Advancements in technology have added convenience and availability to so many aspects of our lives with seemingly nearly everything being a mere mouse click or smartphone app away. One area which has lagged behind is local governments. For example, back in 2009, Councilman Peduto worked with two Carnegie Mellon University professors to create iBurgh — the nation’s first mobile app for city government. iBurgh made it possible for anyone with a smartphone to report neighborhood issues directly to our city’s 311 system. However, the current administration did not keep up the relationship with iBurgh and it is no longer available. But many cities are beginning to understand the value technology can bring to services for residents and to increased civic participation.
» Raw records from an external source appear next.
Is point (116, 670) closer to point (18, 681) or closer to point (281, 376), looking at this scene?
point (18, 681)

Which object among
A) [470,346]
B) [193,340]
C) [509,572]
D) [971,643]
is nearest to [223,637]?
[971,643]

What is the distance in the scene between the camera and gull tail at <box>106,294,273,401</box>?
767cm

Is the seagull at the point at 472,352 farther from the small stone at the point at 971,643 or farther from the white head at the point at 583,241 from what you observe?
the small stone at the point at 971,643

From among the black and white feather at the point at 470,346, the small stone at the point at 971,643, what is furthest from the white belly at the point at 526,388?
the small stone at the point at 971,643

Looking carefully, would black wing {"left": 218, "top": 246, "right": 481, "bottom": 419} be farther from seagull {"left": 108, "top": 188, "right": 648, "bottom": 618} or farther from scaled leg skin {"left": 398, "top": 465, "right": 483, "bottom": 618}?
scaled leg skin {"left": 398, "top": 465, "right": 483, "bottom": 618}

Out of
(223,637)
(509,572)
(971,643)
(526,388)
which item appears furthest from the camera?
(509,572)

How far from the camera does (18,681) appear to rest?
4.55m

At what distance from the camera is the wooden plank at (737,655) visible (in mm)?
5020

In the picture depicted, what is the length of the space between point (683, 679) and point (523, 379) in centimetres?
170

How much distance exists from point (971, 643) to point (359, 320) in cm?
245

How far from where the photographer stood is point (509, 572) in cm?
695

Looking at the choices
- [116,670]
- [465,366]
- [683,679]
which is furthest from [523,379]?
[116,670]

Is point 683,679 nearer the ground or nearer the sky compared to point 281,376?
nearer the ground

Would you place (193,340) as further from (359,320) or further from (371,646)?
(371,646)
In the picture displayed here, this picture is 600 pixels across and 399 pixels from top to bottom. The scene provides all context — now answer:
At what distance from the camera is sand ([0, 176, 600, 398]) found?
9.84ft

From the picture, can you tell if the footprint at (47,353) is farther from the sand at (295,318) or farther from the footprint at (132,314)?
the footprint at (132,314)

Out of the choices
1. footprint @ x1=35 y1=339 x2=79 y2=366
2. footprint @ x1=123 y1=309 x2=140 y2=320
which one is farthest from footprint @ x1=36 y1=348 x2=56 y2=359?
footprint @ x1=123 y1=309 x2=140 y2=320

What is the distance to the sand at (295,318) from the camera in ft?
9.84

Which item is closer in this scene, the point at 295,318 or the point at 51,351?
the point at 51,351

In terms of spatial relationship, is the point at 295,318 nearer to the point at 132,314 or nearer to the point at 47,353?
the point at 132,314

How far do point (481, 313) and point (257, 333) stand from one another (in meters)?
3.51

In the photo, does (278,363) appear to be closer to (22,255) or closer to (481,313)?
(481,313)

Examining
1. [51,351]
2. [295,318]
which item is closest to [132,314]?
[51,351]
A post at ICIC’s (Initiative for a Competitive Inner City) blog takes a look at the partnership between the City of Philadelphia and local tech entrepreneurs. It relays how programs such as “Open Access Philly” (OAP) has opened up the flow of data to both foster citizen engagement and support the regional tech and startup community. OAP led to a contest — “Open Data Race” — to find Philadelphia-related datasets that were still unavailable to the public. That in turn made the next step possible: “BIG Ideas PHL,” which encourages technology companies to look for solutions for Philadelphia’s IT problems.
New York City recently announced a collaboration with “Nextdoor,” a Silicon Valley-based social network which operates on a neighborhood level. It not only allows neighbors to discuss local issues, it will allow city government to post information from everything from power outages, construction notices, and traffic accidents to severe weather events.
Government Technology gives an overview of five platforms that are redefining the way that citizens can engage with their neighbors and their local governments. From helping schools collect feedback from parents, to giving voters an early heads-up on important issues, to fostering meaningful discussion via virtual town halls, they give promise to a more ground-up, grassroots, community-based democracy for us all.